- [REQUIREMENTS]:
1) Does each of statements (a), (b), and (c) agree with the text on Cypher aggregation? Answer yes or no for each, and quote the text's deciding words exactly. (a) The text recommends aggregating on the author node rather than on its author_id property. (b) The text calls filtering out books with a read count greater than 500 a complete approach. (c) The text says the approach using pattern comprehensions and APOC functions avoids the eager aggregation from sum().
2) Reproduce the passage of the text on Cypher aggregation starting with "The approach that" and going on through "Match (b:Book)<-[:Published]-(a:Author)".

- [TEXT SHOWN]:

^^^^^^^^^^^^^^^^

Assuming author_id
is unique on :Author nodes, do your aggregation on the node itself, not its property:
...
WITH a, SUM(b.read_count) AS total_read_count
...
After the aggregation you can project out a.author_id AS author_id
. That should help as you'll only perform property access once author is distinct in your query.
As for the approach of filtering out books with a read count greater than 500, I don't think that's the way to go, or rather if you want to do this kind of filtering, it's incomplete...although this does get us authors who have published books with a read count less than 500, it only does the aggregation over these books, so if an author has 2 books, one with a read count of 1000, and one with a read count of 200, its book with the higher read count will be thrown out, so it's as if it only has the 200 read count book so it will be incorrectly returned in the query.
The approach that I think was supposed to happen here was to match to authors with books >= 500 read count, and filter out the authors, not the books, so that when we continue the query to find authors of books we do not count the authors who have already been filtered out:
Match (b:Book)<-[:Published]-(a:Author)
where b.read_count >= 500
with collect(DISTINCT a) as filteredOutAuthors
match (b)<-[:Published]-(a:Author)
WHERE NOT a IN filteredOutAuthors
WITH a, SUM(b.read_count) AS total_read_count
WHERE total_read_count < 500
RETURN .author_id AS author_id, total_read_count
That said, the resulting list of filteredOutAuthors may be too large for the heap, and may be inefficient for filtering, so this may not be faster. Give it a try though and see how it fares.
There's an eager aggregation here for the count as well.
You might see if using a slightly different approach using pattern comprehensions and APOC functions (for summing values across a list) might perform any better, as this should allow streaming of the query, as it avoids the eager aggregation from sum():
MATCH (a:Author)
WITH a, apoc.coll.sum([(a)-[:Published]->(b:Book) | b.read_count]) as total_read_count
WHERE total_read_count < 500
RETURN a.author_id AS author_id, total_read_count

^^^^^^^^^^^^^^^^

- [GIVEN MATERIAL]:
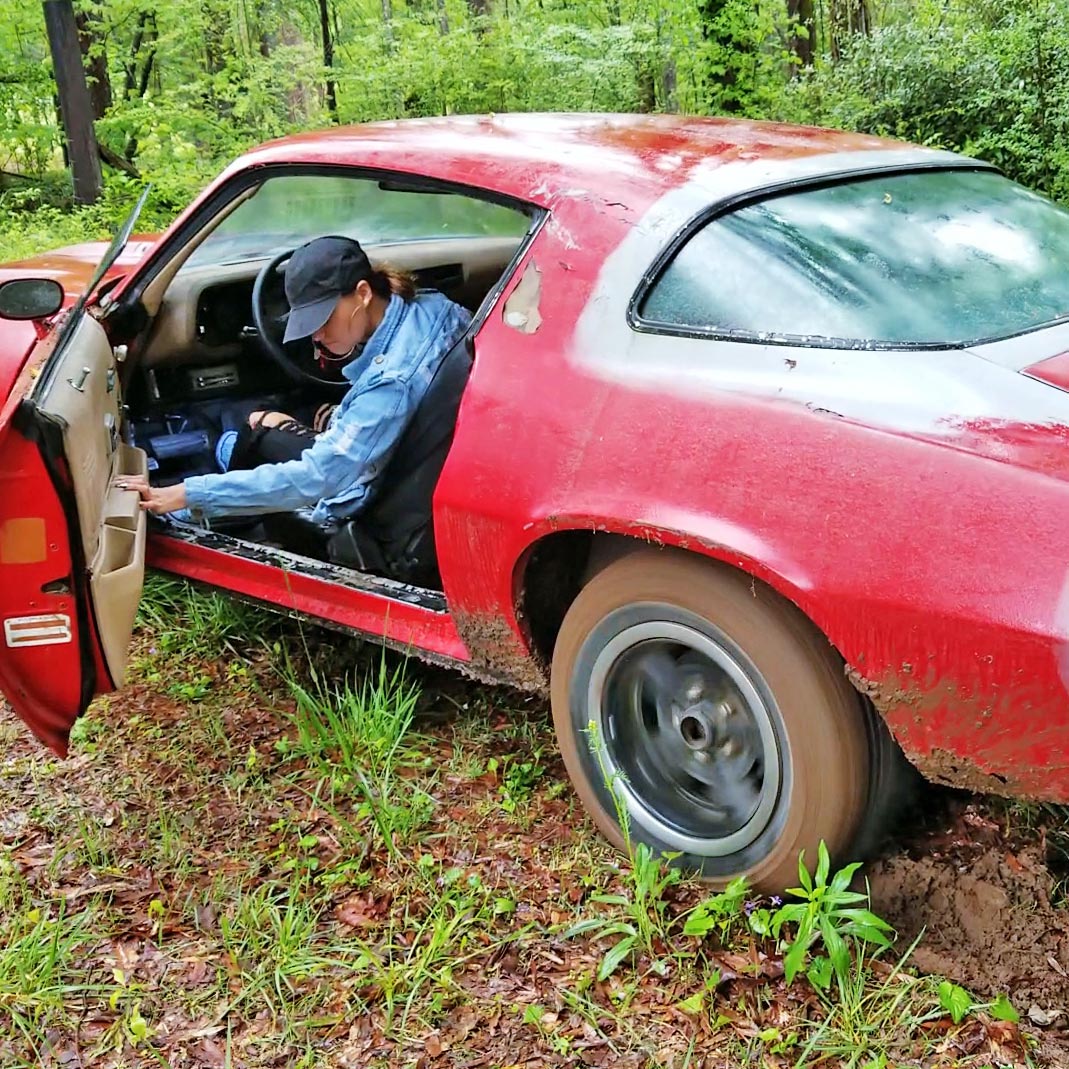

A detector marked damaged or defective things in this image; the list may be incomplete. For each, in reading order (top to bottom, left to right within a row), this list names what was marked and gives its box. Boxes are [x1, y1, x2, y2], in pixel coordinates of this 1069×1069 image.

abandoned red car [2, 115, 1069, 888]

^^^^^^^^^^^^^^^^

- [EXPECTED RESPONSES]:
1)
(a) Yes: "do your aggregation on the node itself, not its property"
(b) No: "I don't think that's the way to go, or rather if you want to do this kind of filtering, it's incomplete"
(c) Yes: "as it avoids the eager aggregation from sum()"

2)
The approach that I think was supposed to happen here was to match to authors with books >= 500 read count, and filter out the authors, not the books, so that when we continue the query to find authors of books we do not count the authors who have already been filtered out:
Match (b:Book)<-[:Published]-(a:Author)